If you ever want any of your poems printed up—”

  “Say!” interrupted Freddy. “That gives me an idea. Why couldn’t I get out a newspaper myself? Just for the animals on the farm. I’ve taught most all of them to read, you know, and when you had pieces about them in the Guardian, they all wanted to read them. I’m sure they’d read a paper printed just for them.”

  Mr. Dimsey thought this was a good idea. But he pointed out that paper and ink cost money. “I’d be glad to help you with it for nothing,” he said. “Set the type and print it. But—”

  “I wouldn’t think of asking you to do that,” said Freddy. “It’s true, most of the animals haven’t got money to pay for subscriptions with. But they could work it out. Hank, for instance, could give a day’s work on your farm for a subscription, and Jinx and the dogs could chase rabbits out of the garden, and so on.”

  “Maybe Mr. Bean wouldn’t like that arrangement,” said Mr. Dimsey.
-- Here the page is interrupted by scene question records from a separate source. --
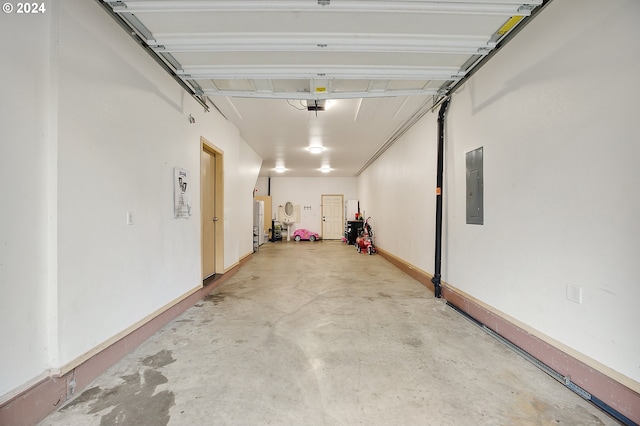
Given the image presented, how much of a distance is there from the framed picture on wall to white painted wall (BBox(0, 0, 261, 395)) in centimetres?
15

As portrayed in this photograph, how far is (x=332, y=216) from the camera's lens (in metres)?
11.4

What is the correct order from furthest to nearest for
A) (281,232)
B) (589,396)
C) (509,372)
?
(281,232) < (509,372) < (589,396)

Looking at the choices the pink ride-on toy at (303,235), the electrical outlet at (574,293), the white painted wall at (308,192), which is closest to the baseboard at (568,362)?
the electrical outlet at (574,293)

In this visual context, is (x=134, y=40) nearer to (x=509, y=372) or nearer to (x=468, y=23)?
(x=468, y=23)

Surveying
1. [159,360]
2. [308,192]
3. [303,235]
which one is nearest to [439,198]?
[159,360]

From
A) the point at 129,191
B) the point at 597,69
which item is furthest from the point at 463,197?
the point at 129,191

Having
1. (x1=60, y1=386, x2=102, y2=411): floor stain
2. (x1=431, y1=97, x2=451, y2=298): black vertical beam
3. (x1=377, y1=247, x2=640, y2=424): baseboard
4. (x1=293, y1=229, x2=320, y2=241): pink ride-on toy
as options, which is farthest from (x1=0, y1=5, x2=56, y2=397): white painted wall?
(x1=293, y1=229, x2=320, y2=241): pink ride-on toy

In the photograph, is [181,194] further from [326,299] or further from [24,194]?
[326,299]

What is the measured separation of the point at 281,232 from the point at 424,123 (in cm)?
803

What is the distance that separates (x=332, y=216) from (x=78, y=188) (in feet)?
32.5

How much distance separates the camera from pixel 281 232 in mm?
11000

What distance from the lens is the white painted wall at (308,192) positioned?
1128 centimetres

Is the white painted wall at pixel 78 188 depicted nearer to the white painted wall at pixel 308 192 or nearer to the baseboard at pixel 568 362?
the baseboard at pixel 568 362

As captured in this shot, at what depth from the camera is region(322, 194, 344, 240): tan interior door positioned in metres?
11.3
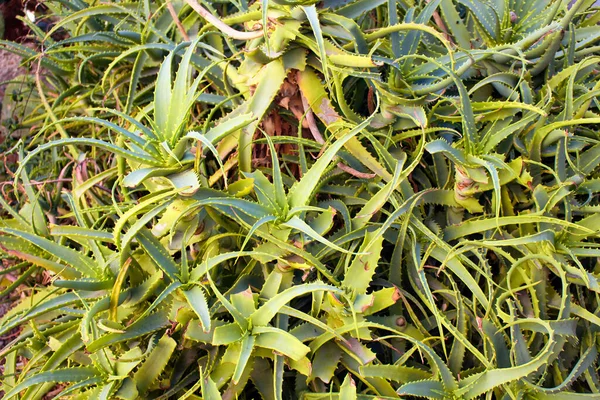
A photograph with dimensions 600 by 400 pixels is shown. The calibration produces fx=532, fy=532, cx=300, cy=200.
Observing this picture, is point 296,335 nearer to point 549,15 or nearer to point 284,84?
point 284,84

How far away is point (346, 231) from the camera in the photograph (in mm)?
818

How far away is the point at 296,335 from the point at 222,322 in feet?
0.35

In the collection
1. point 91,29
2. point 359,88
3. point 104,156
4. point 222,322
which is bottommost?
point 222,322

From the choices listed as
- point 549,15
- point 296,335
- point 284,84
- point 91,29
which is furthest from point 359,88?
point 91,29

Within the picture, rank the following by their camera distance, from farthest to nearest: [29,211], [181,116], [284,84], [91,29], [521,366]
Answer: [91,29]
[29,211]
[284,84]
[181,116]
[521,366]

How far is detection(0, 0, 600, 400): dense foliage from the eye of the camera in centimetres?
74

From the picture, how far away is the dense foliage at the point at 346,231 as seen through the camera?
74 centimetres

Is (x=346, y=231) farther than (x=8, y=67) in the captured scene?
No

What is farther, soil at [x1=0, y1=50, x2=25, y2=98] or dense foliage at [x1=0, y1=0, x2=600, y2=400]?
soil at [x1=0, y1=50, x2=25, y2=98]

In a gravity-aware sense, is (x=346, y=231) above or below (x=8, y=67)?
below

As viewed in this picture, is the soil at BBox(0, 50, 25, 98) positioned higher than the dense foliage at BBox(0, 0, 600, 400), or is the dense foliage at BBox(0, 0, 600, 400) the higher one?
the soil at BBox(0, 50, 25, 98)

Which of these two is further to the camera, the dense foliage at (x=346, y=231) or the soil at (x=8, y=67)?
the soil at (x=8, y=67)

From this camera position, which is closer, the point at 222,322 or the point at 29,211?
the point at 222,322

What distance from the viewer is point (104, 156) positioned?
108cm
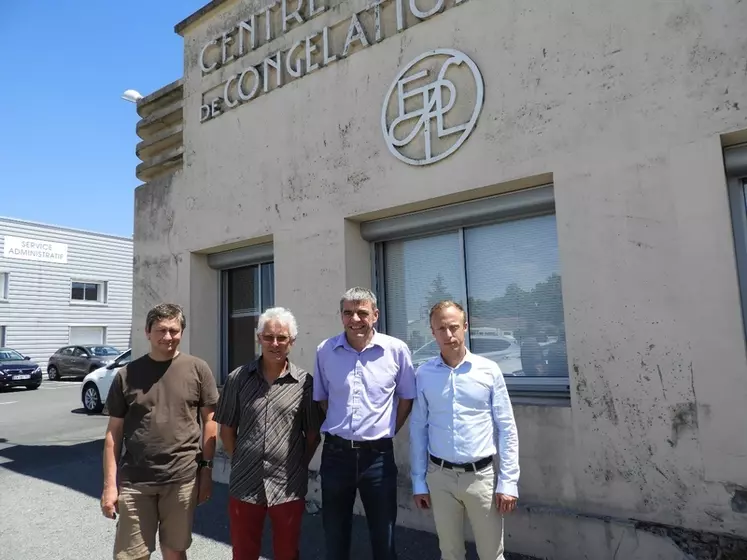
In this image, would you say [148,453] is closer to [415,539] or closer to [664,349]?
[415,539]

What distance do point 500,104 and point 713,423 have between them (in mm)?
2666

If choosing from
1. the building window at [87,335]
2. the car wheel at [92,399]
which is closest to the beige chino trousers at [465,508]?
the car wheel at [92,399]

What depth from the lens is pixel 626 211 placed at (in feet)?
11.3

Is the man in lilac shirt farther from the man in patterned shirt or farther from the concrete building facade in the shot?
the concrete building facade

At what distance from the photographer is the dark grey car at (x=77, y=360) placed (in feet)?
67.1

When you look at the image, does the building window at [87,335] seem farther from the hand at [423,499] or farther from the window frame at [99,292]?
the hand at [423,499]

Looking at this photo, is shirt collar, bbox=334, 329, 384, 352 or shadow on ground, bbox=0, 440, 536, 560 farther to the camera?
shadow on ground, bbox=0, 440, 536, 560

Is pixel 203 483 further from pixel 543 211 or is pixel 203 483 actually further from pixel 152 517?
pixel 543 211

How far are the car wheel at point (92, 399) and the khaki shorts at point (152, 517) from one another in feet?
35.3

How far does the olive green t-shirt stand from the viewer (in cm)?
289

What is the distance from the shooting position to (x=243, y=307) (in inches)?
252

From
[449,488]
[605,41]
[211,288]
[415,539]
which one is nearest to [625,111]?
[605,41]

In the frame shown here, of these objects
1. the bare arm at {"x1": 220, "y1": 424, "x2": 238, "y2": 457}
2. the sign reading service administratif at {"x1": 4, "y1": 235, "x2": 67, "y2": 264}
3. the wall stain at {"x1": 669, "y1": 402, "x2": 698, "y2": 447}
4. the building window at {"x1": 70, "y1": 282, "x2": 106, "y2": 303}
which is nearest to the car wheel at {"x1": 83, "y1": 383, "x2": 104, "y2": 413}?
the bare arm at {"x1": 220, "y1": 424, "x2": 238, "y2": 457}

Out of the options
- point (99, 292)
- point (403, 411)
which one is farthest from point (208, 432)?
point (99, 292)
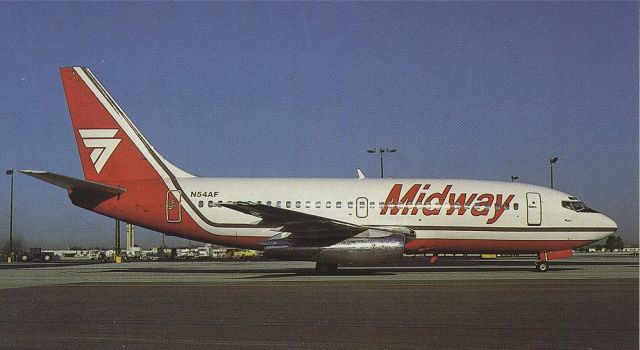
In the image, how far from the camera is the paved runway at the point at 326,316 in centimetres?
775

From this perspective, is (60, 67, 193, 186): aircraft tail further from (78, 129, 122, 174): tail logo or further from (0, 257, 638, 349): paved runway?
(0, 257, 638, 349): paved runway

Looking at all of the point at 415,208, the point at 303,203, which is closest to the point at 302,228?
the point at 303,203

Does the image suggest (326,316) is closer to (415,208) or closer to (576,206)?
(415,208)

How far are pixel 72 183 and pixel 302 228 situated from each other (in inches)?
325

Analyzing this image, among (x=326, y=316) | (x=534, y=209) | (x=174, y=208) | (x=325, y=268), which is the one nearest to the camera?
(x=326, y=316)

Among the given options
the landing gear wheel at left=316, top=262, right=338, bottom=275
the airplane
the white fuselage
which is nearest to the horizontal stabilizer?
the airplane

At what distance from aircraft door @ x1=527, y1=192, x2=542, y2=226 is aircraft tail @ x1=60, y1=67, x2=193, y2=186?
44.3 ft

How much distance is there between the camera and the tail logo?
2436cm

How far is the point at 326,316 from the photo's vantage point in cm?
1004

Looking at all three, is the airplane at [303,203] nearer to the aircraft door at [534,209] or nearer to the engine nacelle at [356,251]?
the aircraft door at [534,209]

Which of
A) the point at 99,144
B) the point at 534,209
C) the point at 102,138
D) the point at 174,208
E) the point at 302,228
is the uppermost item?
the point at 102,138

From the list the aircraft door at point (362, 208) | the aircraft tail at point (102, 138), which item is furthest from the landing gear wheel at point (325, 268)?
the aircraft tail at point (102, 138)

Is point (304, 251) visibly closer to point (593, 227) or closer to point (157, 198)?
point (157, 198)

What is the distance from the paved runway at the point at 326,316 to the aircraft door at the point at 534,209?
7817mm
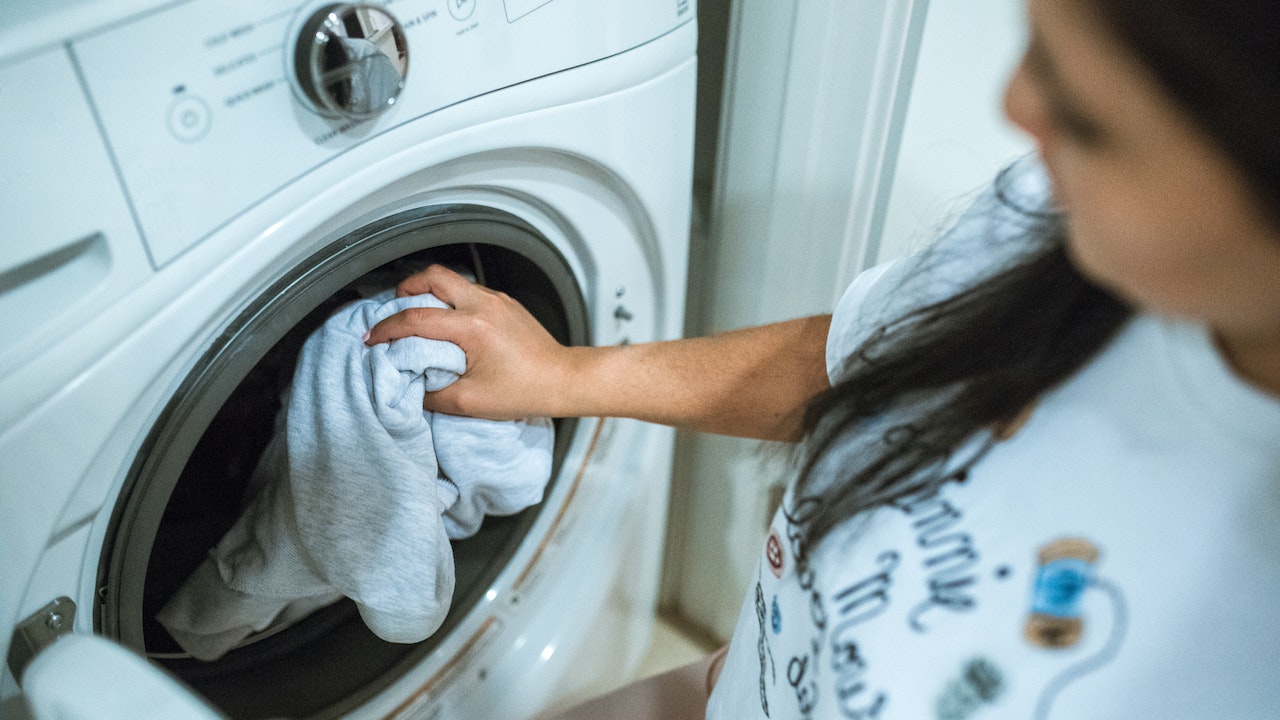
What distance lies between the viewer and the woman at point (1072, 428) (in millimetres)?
261

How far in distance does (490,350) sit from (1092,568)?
37 cm

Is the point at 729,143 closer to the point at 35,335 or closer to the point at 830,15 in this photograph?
the point at 830,15

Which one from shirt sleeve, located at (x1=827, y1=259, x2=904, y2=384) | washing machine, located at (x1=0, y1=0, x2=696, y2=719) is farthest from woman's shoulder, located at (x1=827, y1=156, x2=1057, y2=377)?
washing machine, located at (x1=0, y1=0, x2=696, y2=719)

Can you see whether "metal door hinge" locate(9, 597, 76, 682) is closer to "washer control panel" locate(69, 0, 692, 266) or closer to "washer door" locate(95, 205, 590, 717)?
"washer door" locate(95, 205, 590, 717)

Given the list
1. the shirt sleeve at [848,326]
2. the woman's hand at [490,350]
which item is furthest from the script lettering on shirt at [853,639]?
the woman's hand at [490,350]

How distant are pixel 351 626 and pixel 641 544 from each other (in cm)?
34

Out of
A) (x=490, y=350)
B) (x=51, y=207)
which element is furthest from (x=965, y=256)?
(x=51, y=207)

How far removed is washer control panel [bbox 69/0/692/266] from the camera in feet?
1.19

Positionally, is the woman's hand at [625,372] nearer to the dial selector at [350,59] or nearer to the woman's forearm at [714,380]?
the woman's forearm at [714,380]

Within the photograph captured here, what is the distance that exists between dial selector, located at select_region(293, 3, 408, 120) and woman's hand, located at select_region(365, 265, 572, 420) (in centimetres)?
17

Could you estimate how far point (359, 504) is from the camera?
0.56 m

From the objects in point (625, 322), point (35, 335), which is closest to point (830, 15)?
point (625, 322)

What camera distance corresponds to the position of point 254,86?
399 mm

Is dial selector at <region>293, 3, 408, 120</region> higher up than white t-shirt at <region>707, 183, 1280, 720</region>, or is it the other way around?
dial selector at <region>293, 3, 408, 120</region>
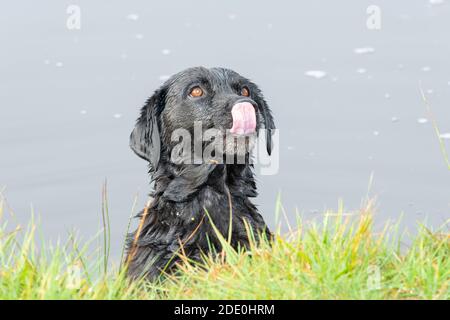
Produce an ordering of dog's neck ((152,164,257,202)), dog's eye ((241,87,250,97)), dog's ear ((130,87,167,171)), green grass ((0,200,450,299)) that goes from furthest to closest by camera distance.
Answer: dog's eye ((241,87,250,97)) → dog's ear ((130,87,167,171)) → dog's neck ((152,164,257,202)) → green grass ((0,200,450,299))

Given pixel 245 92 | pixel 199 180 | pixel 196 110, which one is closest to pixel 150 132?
pixel 196 110

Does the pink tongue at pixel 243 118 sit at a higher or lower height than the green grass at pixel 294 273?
higher

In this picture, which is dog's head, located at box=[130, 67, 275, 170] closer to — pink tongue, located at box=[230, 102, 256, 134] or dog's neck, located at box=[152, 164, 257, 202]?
pink tongue, located at box=[230, 102, 256, 134]

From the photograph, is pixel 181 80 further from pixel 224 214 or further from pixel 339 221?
pixel 339 221

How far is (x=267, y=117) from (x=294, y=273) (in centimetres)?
211

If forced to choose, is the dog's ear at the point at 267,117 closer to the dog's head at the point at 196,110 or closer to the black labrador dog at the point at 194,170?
the dog's head at the point at 196,110

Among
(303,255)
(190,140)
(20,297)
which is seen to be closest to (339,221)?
(303,255)

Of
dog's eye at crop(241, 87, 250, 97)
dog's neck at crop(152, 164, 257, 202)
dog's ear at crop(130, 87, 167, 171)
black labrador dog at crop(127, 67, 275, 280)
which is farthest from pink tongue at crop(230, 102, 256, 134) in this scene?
dog's ear at crop(130, 87, 167, 171)

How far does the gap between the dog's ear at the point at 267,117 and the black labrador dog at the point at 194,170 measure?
22cm

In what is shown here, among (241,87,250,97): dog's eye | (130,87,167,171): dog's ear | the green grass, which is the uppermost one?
(241,87,250,97): dog's eye

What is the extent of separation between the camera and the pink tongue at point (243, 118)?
5.38m

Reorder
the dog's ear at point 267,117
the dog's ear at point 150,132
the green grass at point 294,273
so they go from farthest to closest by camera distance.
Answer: the dog's ear at point 267,117, the dog's ear at point 150,132, the green grass at point 294,273

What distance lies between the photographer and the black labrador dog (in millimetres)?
5426

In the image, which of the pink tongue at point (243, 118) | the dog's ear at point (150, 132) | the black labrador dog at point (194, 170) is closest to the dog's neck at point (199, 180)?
the black labrador dog at point (194, 170)
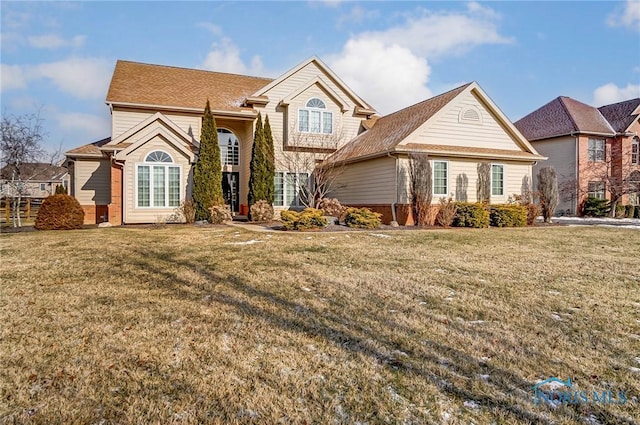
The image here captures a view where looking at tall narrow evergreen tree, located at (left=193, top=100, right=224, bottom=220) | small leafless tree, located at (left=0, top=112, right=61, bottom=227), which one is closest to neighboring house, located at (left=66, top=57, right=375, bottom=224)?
tall narrow evergreen tree, located at (left=193, top=100, right=224, bottom=220)

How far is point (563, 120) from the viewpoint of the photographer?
2772 centimetres

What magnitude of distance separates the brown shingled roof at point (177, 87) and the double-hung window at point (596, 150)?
75.4 ft

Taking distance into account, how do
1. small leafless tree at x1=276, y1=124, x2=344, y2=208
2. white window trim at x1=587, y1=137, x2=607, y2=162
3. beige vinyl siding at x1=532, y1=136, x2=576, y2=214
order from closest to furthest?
small leafless tree at x1=276, y1=124, x2=344, y2=208, beige vinyl siding at x1=532, y1=136, x2=576, y2=214, white window trim at x1=587, y1=137, x2=607, y2=162

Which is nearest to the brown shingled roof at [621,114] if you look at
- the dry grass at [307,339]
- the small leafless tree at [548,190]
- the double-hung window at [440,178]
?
the small leafless tree at [548,190]

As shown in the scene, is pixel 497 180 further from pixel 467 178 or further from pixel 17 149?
pixel 17 149

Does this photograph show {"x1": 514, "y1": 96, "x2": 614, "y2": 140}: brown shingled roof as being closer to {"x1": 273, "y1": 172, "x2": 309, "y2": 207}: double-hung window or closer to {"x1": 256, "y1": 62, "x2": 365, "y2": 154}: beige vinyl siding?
{"x1": 256, "y1": 62, "x2": 365, "y2": 154}: beige vinyl siding

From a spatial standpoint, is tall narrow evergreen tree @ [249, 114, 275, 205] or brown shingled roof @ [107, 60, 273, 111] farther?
brown shingled roof @ [107, 60, 273, 111]

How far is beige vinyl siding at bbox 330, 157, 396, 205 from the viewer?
1698cm

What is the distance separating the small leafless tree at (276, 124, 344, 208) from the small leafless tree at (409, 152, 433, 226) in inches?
178

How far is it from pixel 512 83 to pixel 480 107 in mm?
6948

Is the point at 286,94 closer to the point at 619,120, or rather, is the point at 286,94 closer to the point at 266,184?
the point at 266,184

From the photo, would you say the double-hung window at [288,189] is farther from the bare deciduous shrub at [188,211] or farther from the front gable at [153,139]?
the front gable at [153,139]

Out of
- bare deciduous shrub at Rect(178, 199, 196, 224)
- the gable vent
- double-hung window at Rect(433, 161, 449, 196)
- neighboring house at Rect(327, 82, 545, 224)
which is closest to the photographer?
bare deciduous shrub at Rect(178, 199, 196, 224)

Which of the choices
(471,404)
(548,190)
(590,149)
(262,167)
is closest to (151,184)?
(262,167)
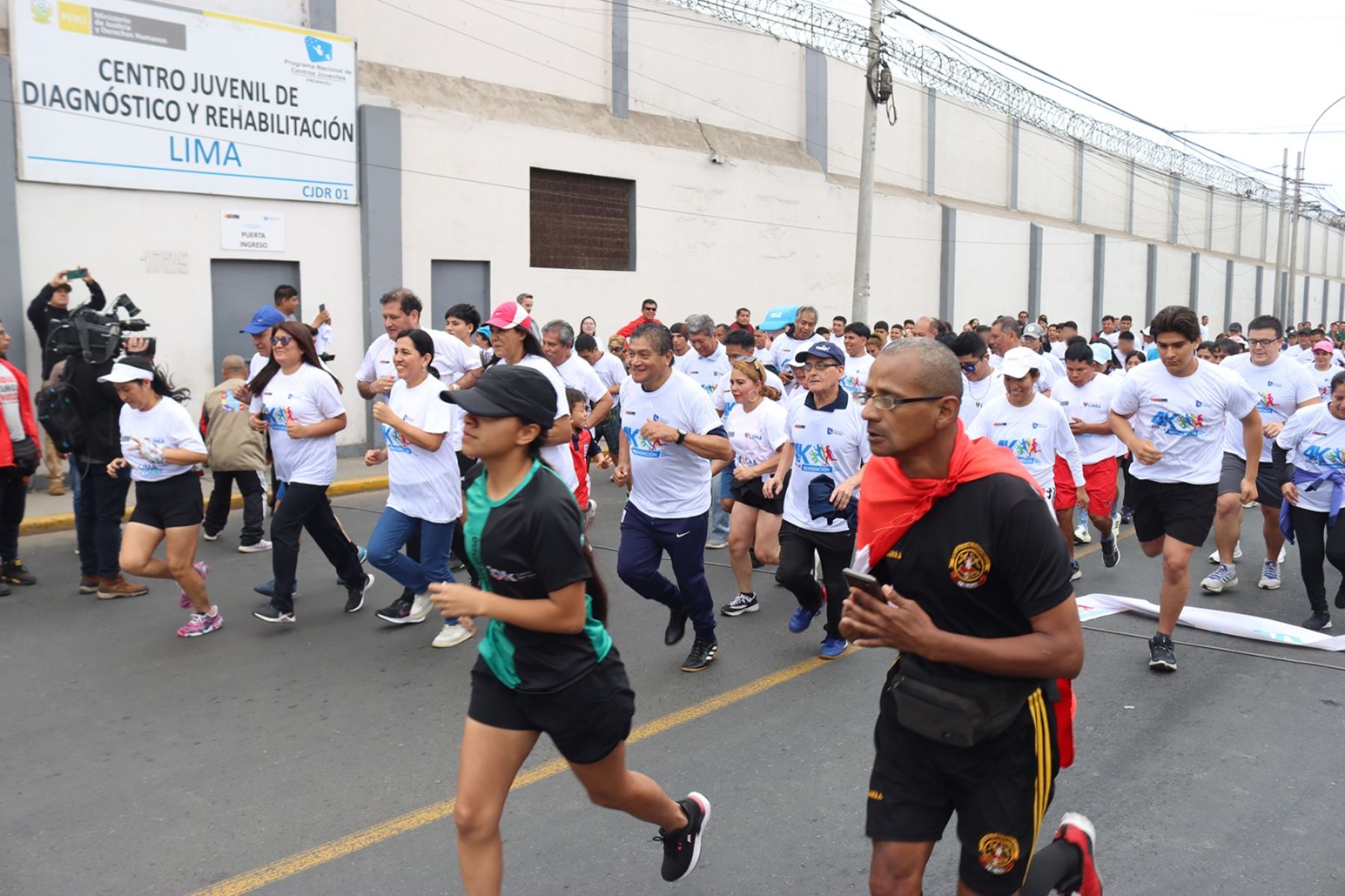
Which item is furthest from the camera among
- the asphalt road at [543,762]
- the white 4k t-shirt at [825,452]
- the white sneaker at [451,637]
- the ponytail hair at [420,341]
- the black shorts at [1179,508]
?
the white sneaker at [451,637]

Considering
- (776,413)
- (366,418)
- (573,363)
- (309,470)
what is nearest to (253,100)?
(366,418)

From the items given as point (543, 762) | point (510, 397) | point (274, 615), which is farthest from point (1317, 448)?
point (274, 615)

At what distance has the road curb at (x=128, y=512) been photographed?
10300 mm

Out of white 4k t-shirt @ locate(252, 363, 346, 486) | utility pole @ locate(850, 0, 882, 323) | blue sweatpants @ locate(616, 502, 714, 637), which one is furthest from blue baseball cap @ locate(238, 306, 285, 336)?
utility pole @ locate(850, 0, 882, 323)

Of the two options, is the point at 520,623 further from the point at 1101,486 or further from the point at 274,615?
the point at 1101,486

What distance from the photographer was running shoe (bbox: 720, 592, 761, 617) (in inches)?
299

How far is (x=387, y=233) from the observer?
14945 millimetres

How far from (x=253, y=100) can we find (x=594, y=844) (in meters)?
11.7

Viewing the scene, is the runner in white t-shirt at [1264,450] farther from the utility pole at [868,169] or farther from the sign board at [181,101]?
the sign board at [181,101]

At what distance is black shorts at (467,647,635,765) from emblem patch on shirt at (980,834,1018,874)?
116 cm

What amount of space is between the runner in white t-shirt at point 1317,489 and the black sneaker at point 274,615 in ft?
21.0

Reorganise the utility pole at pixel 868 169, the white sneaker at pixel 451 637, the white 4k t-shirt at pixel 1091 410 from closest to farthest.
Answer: the white sneaker at pixel 451 637
the white 4k t-shirt at pixel 1091 410
the utility pole at pixel 868 169

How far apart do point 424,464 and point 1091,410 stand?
17.4ft

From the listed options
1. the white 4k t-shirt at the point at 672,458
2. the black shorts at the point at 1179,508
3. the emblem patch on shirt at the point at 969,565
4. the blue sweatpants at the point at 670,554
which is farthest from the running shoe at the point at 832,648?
the emblem patch on shirt at the point at 969,565
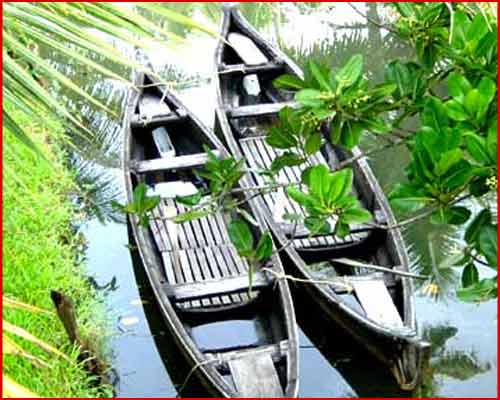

  “Oh, he doesn’t care what we do with our spare time,” said Freddy. “No, the more I think of it, the more I think it’s a great idea.”

  “I think it is myself,” said Mr. Dimsey, getting up off the floor. “Come down cellar and I’ll show you the printing press.”

  So that was the beginning of the Bean Home News, which was destined to become something of a power in the county.

  Chapter 4

  Freddy said nothing to the other animals about his scheme. He locked himself in the pigpen and pounded his old typewriter for two days, and on the third, he took what he had written in to Centerboro, and he and Mr. Dimsey spent the day setting it up in type and printing it. And on Saturday morning at five o’clock, when Charles banged on the iron frying pan which Mr. Bean had hung up for him on the back porch, Freddy was beside him with a sheaf of freshly printed papers.